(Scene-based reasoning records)
##############################

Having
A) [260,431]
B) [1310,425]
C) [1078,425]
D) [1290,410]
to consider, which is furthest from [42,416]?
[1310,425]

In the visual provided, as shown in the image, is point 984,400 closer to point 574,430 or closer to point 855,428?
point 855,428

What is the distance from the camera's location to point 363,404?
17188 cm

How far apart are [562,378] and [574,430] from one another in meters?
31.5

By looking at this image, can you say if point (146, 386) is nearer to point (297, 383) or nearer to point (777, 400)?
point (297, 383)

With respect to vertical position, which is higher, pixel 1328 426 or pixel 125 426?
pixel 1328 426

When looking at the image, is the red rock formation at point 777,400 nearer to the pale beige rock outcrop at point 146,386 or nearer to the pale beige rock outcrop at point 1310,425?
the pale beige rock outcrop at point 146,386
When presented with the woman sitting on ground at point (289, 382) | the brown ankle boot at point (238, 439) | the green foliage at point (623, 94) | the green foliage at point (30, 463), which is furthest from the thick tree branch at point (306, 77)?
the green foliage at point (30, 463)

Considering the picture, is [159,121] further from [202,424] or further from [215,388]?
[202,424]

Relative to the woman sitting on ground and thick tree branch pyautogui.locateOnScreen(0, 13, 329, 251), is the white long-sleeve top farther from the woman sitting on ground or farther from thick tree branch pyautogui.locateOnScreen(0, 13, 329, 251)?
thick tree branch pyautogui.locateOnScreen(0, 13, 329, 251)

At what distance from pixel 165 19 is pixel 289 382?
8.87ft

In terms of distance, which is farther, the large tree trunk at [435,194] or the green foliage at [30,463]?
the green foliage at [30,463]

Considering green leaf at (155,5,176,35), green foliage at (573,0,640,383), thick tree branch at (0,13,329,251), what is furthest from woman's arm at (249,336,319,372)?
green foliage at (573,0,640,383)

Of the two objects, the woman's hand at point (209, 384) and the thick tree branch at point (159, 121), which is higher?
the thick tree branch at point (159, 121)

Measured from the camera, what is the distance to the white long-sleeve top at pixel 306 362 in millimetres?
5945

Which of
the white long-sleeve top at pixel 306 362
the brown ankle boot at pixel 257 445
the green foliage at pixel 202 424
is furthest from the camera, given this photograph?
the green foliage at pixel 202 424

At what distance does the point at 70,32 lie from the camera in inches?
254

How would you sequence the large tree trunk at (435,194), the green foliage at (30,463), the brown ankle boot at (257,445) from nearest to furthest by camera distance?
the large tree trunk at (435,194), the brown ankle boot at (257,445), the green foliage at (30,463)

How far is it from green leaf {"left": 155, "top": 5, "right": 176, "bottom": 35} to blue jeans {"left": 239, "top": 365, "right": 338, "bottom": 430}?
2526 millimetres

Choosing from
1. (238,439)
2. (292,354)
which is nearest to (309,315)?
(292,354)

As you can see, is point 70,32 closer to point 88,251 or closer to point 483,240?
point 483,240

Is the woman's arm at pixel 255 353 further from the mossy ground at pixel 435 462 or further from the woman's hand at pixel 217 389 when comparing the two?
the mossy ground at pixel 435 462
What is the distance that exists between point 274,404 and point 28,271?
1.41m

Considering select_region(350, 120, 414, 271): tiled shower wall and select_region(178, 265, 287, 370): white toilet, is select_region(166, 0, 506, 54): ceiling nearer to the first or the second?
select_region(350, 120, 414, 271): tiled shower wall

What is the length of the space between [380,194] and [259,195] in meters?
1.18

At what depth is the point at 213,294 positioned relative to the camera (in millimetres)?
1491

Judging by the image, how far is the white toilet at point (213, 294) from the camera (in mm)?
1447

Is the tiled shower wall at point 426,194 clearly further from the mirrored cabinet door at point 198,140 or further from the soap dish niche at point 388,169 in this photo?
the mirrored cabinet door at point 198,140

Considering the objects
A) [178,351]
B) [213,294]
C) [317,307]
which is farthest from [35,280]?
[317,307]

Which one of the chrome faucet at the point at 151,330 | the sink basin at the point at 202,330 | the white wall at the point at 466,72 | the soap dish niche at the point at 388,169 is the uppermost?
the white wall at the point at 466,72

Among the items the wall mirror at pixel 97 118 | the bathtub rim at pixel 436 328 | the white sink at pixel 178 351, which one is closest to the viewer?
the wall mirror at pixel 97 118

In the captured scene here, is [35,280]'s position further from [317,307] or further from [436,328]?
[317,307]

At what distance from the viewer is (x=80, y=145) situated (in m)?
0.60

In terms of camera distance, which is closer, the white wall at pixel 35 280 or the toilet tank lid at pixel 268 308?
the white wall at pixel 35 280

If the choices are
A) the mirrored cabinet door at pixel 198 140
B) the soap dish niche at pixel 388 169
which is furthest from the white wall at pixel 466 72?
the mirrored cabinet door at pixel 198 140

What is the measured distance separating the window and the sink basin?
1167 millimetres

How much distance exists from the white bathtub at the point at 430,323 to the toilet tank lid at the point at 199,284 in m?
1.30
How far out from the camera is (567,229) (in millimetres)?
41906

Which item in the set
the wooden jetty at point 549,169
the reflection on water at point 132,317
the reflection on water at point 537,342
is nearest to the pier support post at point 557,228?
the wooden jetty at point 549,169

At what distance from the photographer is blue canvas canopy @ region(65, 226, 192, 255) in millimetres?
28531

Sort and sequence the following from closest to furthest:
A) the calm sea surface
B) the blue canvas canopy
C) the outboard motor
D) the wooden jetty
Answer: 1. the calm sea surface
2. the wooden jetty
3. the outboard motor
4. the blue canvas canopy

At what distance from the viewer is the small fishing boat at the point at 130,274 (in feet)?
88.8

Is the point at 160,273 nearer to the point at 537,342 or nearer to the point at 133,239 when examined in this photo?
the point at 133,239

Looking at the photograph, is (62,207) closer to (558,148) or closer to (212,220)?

##############################

**STATED TASK**:
Print all of the lines above again, reproducing each one with no changes.

**COMPLETE OUTPUT**:
Having
A) [260,431]
B) [1310,425]
C) [1078,425]
D) [1290,410]
to consider, which is furthest from [42,416]?
[1310,425]

In the visual provided, as shown in the image, is point 984,400 closer to point 574,430 or closer to point 855,428?
point 855,428

What is the distance from the camera's location to point 363,404?
17188 cm

How far apart are [562,378] and [574,430] from one another in meters?
31.5

By looking at this image, can you say if point (146, 386) is nearer to point (297, 383) or nearer to point (777, 400)?
point (297, 383)

With respect to vertical position, which is higher, pixel 1328 426 or pixel 125 426?
pixel 1328 426

When looking at the image, is the red rock formation at point 777,400 nearer to the pale beige rock outcrop at point 146,386 or nearer to the pale beige rock outcrop at point 1310,425?
the pale beige rock outcrop at point 146,386
When presented with the woman sitting on ground at point (289, 382) | the brown ankle boot at point (238, 439) | the green foliage at point (623, 94) | the green foliage at point (30, 463), which is furthest from the thick tree branch at point (306, 77)?
the green foliage at point (30, 463)

Considering the picture, is [159,121] further from [202,424] or further from [215,388]?
[202,424]

Relative to the woman sitting on ground and thick tree branch pyautogui.locateOnScreen(0, 13, 329, 251), is the white long-sleeve top farther from the woman sitting on ground or farther from thick tree branch pyautogui.locateOnScreen(0, 13, 329, 251)?
thick tree branch pyautogui.locateOnScreen(0, 13, 329, 251)

At what distance from pixel 165 19 is pixel 289 382?
8.87ft

In terms of distance, which is farther, the large tree trunk at [435,194] or the green foliage at [30,463]?
the green foliage at [30,463]

Considering green leaf at (155,5,176,35), green foliage at (573,0,640,383), thick tree branch at (0,13,329,251), what is furthest from woman's arm at (249,336,319,372)?
green foliage at (573,0,640,383)

Of the two objects, the woman's hand at point (209, 384) and the thick tree branch at point (159, 121), which is higher?
the thick tree branch at point (159, 121)

Measured from the camera, what is the distance to the white long-sleeve top at pixel 306 362 in millimetres?
5945

Which of
the white long-sleeve top at pixel 306 362
the brown ankle boot at pixel 257 445
the green foliage at pixel 202 424
is furthest from the camera, given this photograph?
the green foliage at pixel 202 424

At what distance does the point at 70,32 lie from the camera in inches?
254

How would you sequence the large tree trunk at (435,194), the green foliage at (30,463), the brown ankle boot at (257,445) from nearest to furthest by camera distance?
the large tree trunk at (435,194), the brown ankle boot at (257,445), the green foliage at (30,463)

How far is it from green leaf {"left": 155, "top": 5, "right": 176, "bottom": 35} to blue jeans {"left": 239, "top": 365, "right": 338, "bottom": 430}?
2526 millimetres

Choosing from
1. (238,439)
2. (292,354)
which is nearest to (309,315)?
(292,354)

As you can see, is point 70,32 closer to point 88,251 or closer to point 483,240?
point 483,240

Is the woman's arm at pixel 255 353 further from the mossy ground at pixel 435 462 or further from the woman's hand at pixel 217 389 when comparing the two?
the mossy ground at pixel 435 462
What is the distance that exists between point 274,404 and point 28,271?
1.41m

Considering select_region(350, 120, 414, 271): tiled shower wall and select_region(178, 265, 287, 370): white toilet, is select_region(166, 0, 506, 54): ceiling nearer to the first or the second?
select_region(350, 120, 414, 271): tiled shower wall

What is the length of the space between [380,194] and [259,195] in meters?
1.18

At what depth is the point at 213,294 positioned relative to the camera (in millimetres)?
1491

Judging by the image, how far is the white toilet at point (213, 294) from the camera (in mm)?
1447

Is the tiled shower wall at point 426,194 clearly further from the mirrored cabinet door at point 198,140 or further from the soap dish niche at point 388,169 in this photo?
the mirrored cabinet door at point 198,140

Considering the objects
A) [178,351]
B) [213,294]
C) [317,307]
which is farthest from [35,280]?
[317,307]

Which one of the chrome faucet at the point at 151,330 | the sink basin at the point at 202,330 | the white wall at the point at 466,72 | the soap dish niche at the point at 388,169 is the uppermost?
the white wall at the point at 466,72

Among the items the wall mirror at pixel 97 118 | the bathtub rim at pixel 436 328 | the white sink at pixel 178 351, which one is closest to the viewer?
the wall mirror at pixel 97 118

In the captured scene here, is [35,280]'s position further from [317,307] or further from [436,328]?
[317,307]

At what distance from the viewer is (x=80, y=145) situated (in m)?
0.60

In terms of camera distance, which is closer, the white wall at pixel 35 280 or the toilet tank lid at pixel 268 308?
the white wall at pixel 35 280

If the choices are
A) the mirrored cabinet door at pixel 198 140
B) the soap dish niche at pixel 388 169
which is furthest from the white wall at pixel 466 72?
the mirrored cabinet door at pixel 198 140

What is the measured distance separating the window and the sink basin?
1167 millimetres

How much distance exists from the white bathtub at the point at 430,323 to the toilet tank lid at the point at 199,284 in m?
1.30
How far out from the camera is (567,229) (in millimetres)?
41906

Which item in the set
the wooden jetty at point 549,169
the reflection on water at point 132,317
the reflection on water at point 537,342
is nearest to the pier support post at point 557,228?
the wooden jetty at point 549,169

At what distance from the photographer is blue canvas canopy @ region(65, 226, 192, 255) in millimetres?
28531

Sort and sequence the following from closest to furthest:
A) the calm sea surface
B) the blue canvas canopy
C) the outboard motor
D) the wooden jetty
Answer: 1. the calm sea surface
2. the wooden jetty
3. the outboard motor
4. the blue canvas canopy

At what distance from the viewer is the small fishing boat at the point at 130,274 (in feet)?
88.8

Is the point at 160,273 nearer to the point at 537,342 or nearer to the point at 133,239 when examined in this photo?
the point at 133,239

Looking at the photograph, is (62,207) closer to (558,148) or closer to (212,220)?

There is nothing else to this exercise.